Left to their own devices, they jet off to Dubai, where Ethan flings himself off the side of world-tallest 163-story Burj Khalifa hotel, and then on to Mumbai, where they must attend a Bollywood-esque party and contend with South Asian traffic to stop an imminent nuclear war. The thirty or so minutes of IMAX escapades are generally compelling and built around humans flying and running through actual space, providing a kick absent from most strictly CG affairs. A look around the audience after Cruise fell from a precarious position hanging from the side of the Burj back into safety caught plenty of mouths agape or grinning widely in the crowd. Just like in the old days of moviegoing.

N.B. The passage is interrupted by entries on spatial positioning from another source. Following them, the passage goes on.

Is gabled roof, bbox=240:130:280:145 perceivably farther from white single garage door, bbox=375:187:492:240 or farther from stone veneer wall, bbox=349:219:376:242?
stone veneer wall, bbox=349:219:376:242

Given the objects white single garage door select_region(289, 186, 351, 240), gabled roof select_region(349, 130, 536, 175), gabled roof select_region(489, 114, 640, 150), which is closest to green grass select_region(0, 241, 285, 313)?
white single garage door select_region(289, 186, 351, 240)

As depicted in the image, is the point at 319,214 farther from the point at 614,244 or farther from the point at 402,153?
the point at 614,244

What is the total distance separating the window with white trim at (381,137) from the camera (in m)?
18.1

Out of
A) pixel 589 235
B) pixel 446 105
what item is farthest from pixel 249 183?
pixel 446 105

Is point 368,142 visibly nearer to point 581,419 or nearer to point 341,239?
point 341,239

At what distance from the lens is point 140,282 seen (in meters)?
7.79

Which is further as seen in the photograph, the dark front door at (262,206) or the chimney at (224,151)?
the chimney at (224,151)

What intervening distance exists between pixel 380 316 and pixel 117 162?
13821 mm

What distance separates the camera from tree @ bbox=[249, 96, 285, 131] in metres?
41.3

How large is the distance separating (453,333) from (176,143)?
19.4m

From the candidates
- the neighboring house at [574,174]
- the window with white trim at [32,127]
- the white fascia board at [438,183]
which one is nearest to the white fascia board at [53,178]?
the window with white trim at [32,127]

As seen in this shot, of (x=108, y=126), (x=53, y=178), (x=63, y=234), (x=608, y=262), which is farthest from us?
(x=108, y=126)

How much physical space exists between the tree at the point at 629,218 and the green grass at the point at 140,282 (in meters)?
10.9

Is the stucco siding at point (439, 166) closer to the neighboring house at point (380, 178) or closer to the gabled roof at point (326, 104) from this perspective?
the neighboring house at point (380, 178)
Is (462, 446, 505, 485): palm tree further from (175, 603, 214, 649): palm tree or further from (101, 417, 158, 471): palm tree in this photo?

But in truth, what the M:I films are “about” (on the level of plot—forget grander thematics) is beside the point, by design. Notable Swede Michael Nyqvist (hero of the homegrown adaptations of the Millennium novels) has been called in to play the nefarious Hendricks (né Cobalt), an “endgame theory expert” who believes that world peace can only be achieved through the total annihilation of the planet, but he’s barely more present than his file photos. The recruiting of Philip Seymour Hoffman to chomp scenery through M:I-3 led to a welcome change of pace, but his inclusion tilted the balance too far from the main attraction of the M:I films: Cruise himself, resplendent, death-defying, ageless, one of the best and truest movie stars we have left. Hendricks is too absent to really register as a threat, thus blunting somewhat the film’s overall arc towards a thrilling climax. But there are sequences here, expertly crafted and almost wholly Cruise-centric, that provide more than just a momentary jolt to the senses. They leave one awash in honest-to-goodness movie pleasure.